This is not a spamassassin on my server. This caused by ClamAv update. i updated the ClamAv yesterday. And all of my mail did not go to user. i think all the my mail assigned infected and sent to tmp/clamav... Or what else? Because when i remove the clamav from the system. all thing are normal. But then whrn i reinstall it, same problem continue again.

Please help..

This is not a spamassassin on my server. This caused by ClamAv update.

First piece of advice: Start a thread about your problem. This thread is about spam and spam delivery. So, all of the advice doesn't apply to your case at all.

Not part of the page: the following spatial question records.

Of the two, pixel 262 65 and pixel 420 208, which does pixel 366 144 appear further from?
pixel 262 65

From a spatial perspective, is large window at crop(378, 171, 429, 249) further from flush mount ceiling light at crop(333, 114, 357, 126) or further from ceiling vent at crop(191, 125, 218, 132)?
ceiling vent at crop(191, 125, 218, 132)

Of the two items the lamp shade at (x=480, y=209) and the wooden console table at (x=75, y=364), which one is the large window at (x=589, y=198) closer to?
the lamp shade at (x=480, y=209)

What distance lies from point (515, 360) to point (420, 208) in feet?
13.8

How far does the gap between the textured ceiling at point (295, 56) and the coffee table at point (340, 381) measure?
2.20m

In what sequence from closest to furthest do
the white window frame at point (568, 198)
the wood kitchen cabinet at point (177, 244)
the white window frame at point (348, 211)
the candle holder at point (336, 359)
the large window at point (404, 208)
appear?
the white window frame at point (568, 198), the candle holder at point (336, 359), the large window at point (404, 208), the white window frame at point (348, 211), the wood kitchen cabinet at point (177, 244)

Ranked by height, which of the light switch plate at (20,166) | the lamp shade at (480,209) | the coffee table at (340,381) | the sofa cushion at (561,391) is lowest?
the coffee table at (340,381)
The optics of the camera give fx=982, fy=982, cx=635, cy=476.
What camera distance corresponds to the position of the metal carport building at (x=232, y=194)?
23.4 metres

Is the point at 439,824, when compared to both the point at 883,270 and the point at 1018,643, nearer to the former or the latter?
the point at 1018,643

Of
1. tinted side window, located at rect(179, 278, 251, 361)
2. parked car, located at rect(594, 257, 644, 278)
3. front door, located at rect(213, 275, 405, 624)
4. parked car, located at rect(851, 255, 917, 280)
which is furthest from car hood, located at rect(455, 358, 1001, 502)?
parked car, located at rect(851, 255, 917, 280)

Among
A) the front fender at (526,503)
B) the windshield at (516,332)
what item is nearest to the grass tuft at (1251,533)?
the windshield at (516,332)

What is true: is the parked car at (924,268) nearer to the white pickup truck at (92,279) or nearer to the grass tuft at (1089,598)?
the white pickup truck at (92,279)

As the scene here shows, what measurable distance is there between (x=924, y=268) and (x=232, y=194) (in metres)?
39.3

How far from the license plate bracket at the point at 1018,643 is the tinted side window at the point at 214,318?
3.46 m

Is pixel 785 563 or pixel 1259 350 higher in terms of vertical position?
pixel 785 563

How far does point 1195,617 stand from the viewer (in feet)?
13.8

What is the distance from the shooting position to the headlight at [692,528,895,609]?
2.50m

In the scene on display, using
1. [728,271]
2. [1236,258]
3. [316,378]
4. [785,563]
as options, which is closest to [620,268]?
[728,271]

I have seen your multiple other threads about your clamav issues...how about picking one of those threads, and follow up on it with reasonable information (like log entries) so we can help you solve the problem? Don't chime in on completely unrelated threads. It confuses everybody (me, especially, as I'm trying to answer dozens of posts every day, on top of a couple hundred emails and another couple dozen tickets in the tracker). Take pity on poor, easily confused, old me. ;-)

ok. you are right
i apologize.

Thank you.

The biggest spam problem occurring at the moment (for about the past 2 months) is NDRs (Non-Delivery Receipts) -- 554 (service unavailable) or 550 (user unknown) "bounce" errors. These are legitimate responses from mailservers which have been hit using reply-to addresses harvested from your web users.

Although this sort of attack has been used sporadically in the past, it now seems to be commonplace. We have 2 or 3 users per day complaining about it. It appears to actually be a tactic to get users to actually open and investigate, and click the links inside the NDR's if they copy the message text back to the reply-to recipient.

Load on our mailservers is higher than it has been since we started using Postini to filter the majority of our mail and mailservers.

More info:
http://www.chattanooga.net/20080407112/faqs/web-hosting/email-cloaking.html

(yes, I wrote that FAQ so I could easily reply to the hundreds of customers who are complaining about this very issue).

So I'm having this issue also, that I don't think spamassasin is doing anything. I've restarted it and checked maillog and procmail.log. procmail.log has stuff in but in neither log file can I see any mention of spam checking.

This is my procmailrc file:

Code:

LOGFILE=/var/log/procmail.log TRAP=/usr/libexec/webmin/virtual-server/procmail-logger.pl :0wi VIRTUALMIN=|/etc/webmin/virtual-server/lookup-domain.pl $LOGNAME :0 * ?test  $VIRTUALMIN  != { INCLUDERC=/etc/webmin/virtual-server/procmail/$VIRTUALMIN } DROPPRIVS=yes DEFAULT=$HOME/Maildir/ ORGMAIL=$HOME/Maildir/ :0 $DEFAULT :0 * ^X-Spam-Status: Yes /dev/null

That also doesn't look like it's doing anything spam related aside from the X-Spam-Status line.

Help would be appreciated.

spam is still getting through... it's not getting scored correctly by spamassassin.. there is a score applied to 'some' of the emails but tno all of them.. and the score that is applied is VERY low like 0.5 or less

so now what?

Any ideas guys on what could be up? Is it a problem in the procmailrc file?

Any ideas guys on what could be up? Is it a problem in the procmailrc file?

You've actually got two different (and incompatible) rulesets there. Remove these lines:

:0
$DEFAULT
:0
* ^X-Spam-Status: Yes
/dev/null


The last two, in particular, aren't the right way to go--it takes control out of the hands of Virtualmin (and your users).

But, neither of these things has any impact on spam filtering.. All of the spam filtering happens in the VIRTUALMIN section, and the behavior of procmail is determined by the configuration (per-domain and possibly per-user).

You'll want to look in the procmail.log to see if there are any clues.

You'll also want to be sure Postfix is actually delivering to procmail-wrapper. Check the maillog/mail.log for this.